• [PROBLEM TO WORK ON]:
Using the data below, set down every line from the one containing "Мужской базовый свитшот" through the one containing "VT license plate ATL114", inclusive and unchanged. Pictures are to be skipped.

• [AVAILABLE DATA]:
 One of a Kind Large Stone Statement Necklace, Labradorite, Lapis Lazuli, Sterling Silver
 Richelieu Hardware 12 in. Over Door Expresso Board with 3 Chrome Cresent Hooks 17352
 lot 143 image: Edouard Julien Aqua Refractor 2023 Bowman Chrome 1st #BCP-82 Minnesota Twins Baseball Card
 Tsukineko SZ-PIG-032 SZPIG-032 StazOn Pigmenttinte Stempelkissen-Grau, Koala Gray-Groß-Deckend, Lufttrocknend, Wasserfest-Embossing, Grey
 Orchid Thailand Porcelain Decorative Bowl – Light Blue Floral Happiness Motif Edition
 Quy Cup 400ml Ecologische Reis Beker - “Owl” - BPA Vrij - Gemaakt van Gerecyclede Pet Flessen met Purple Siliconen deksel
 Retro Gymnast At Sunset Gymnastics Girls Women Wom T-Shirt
---
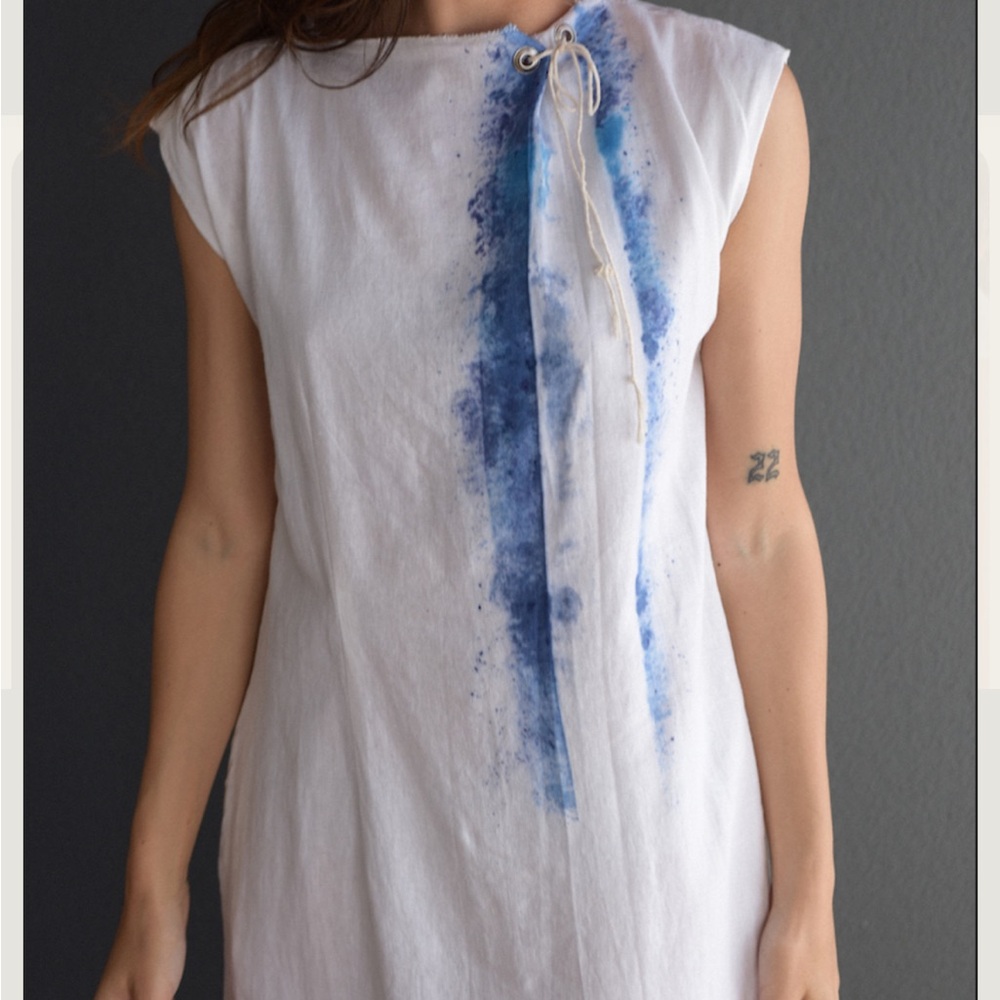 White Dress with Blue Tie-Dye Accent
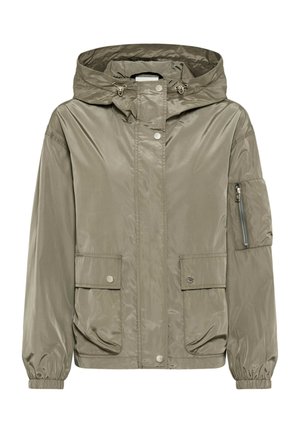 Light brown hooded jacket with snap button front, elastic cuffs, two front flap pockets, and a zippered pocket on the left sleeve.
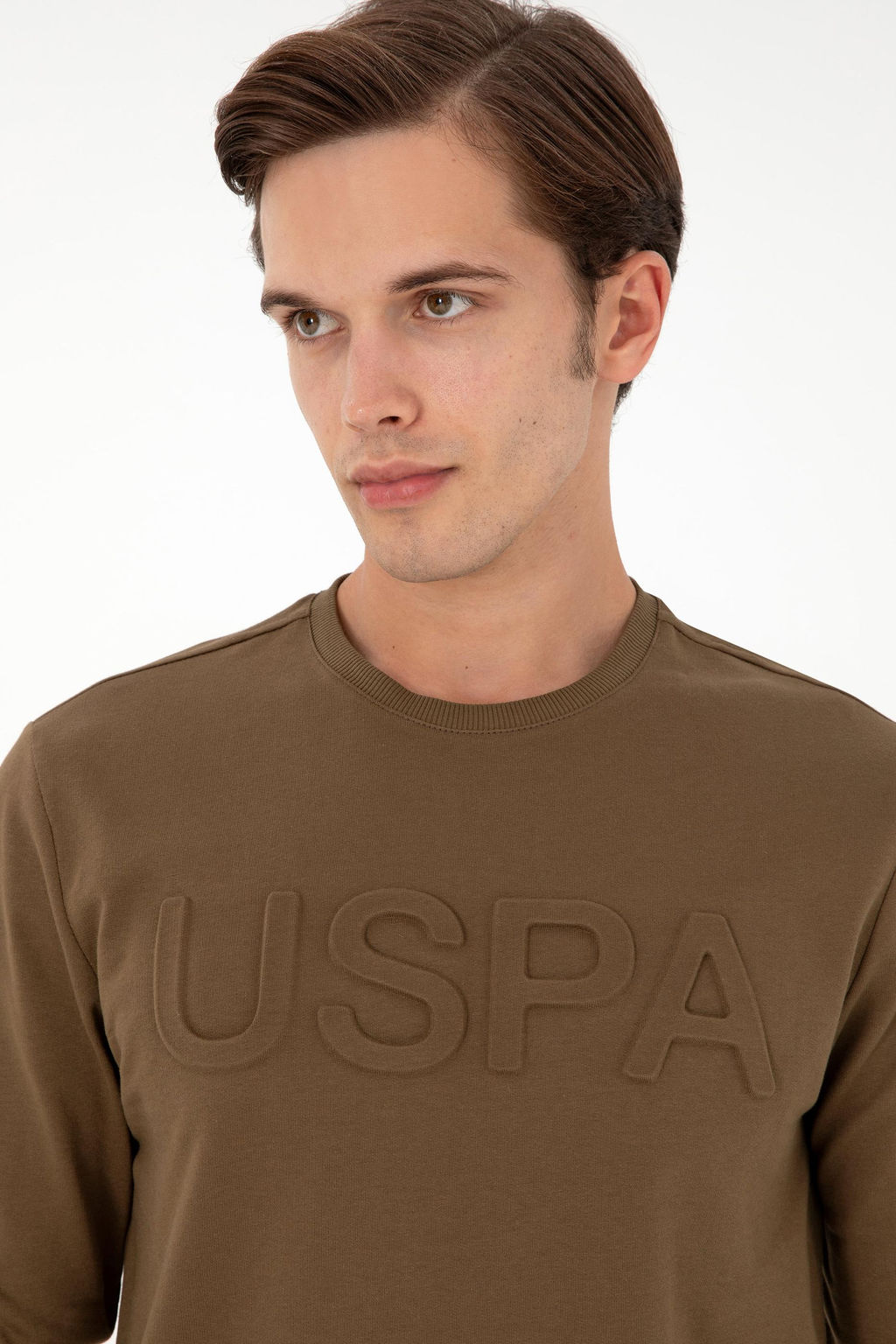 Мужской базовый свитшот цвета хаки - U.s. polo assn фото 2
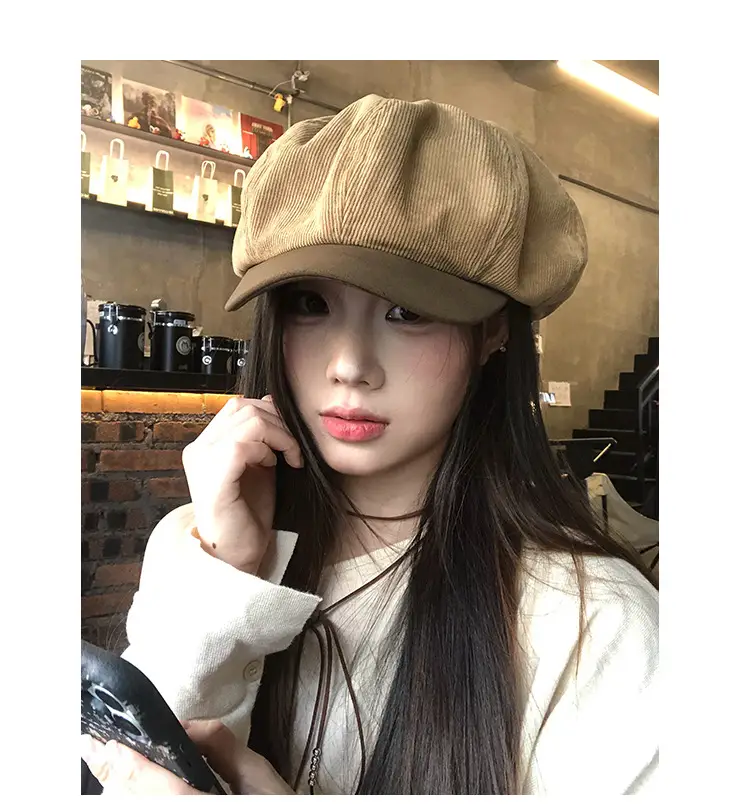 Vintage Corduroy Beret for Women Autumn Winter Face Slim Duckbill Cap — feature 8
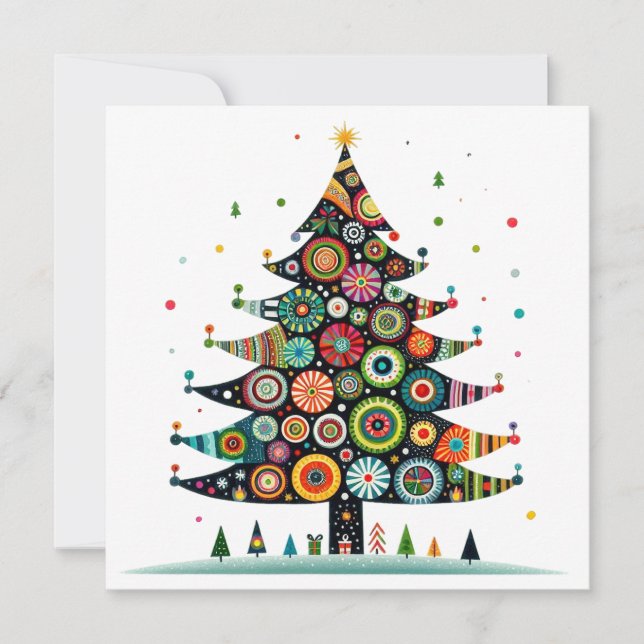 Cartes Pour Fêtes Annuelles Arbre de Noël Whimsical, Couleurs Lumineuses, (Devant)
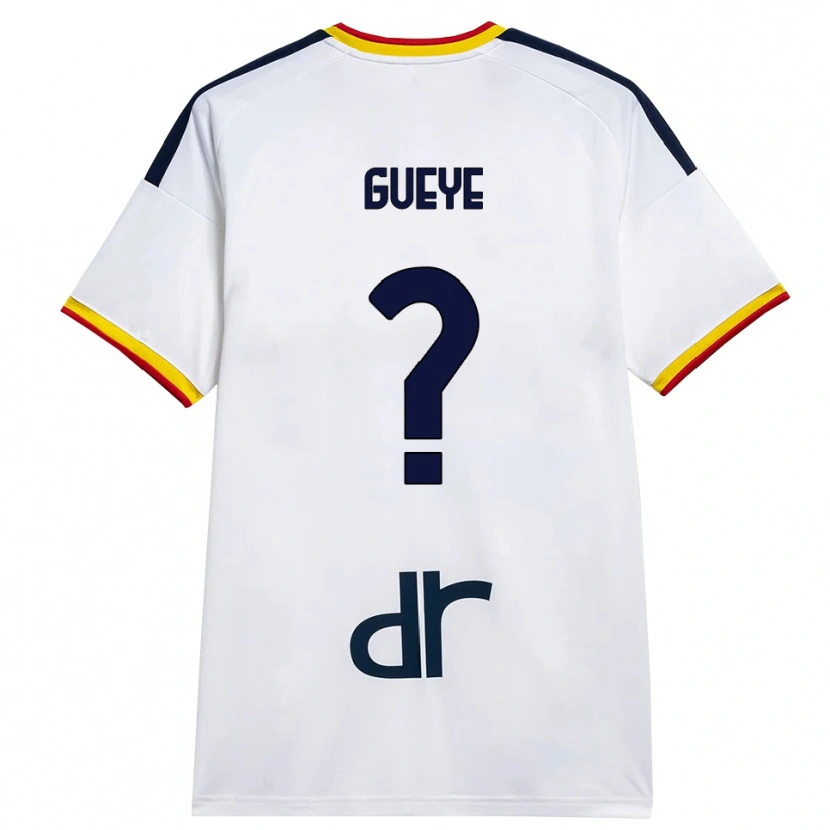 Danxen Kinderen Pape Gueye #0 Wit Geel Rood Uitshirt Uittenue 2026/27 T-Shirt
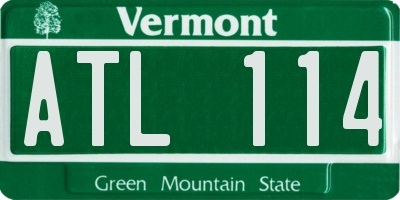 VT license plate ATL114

• [SOLUTION TO THE EXERCISE]:
 Мужской базовый свитшот цвета хаки - U.s. polo assn фото 2
 Vintage Corduroy Beret for Women Autumn Winter Face Slim Duckbill Cap — feature 8
 Cartes Pour Fêtes Annuelles Arbre de Noël Whimsical, Couleurs Lumineuses, (Devant)
 Danxen Kinderen Pape Gueye #0 Wit Geel Rood Uitshirt Uittenue 2026/27 T-Shirt
 VT license plate ATL114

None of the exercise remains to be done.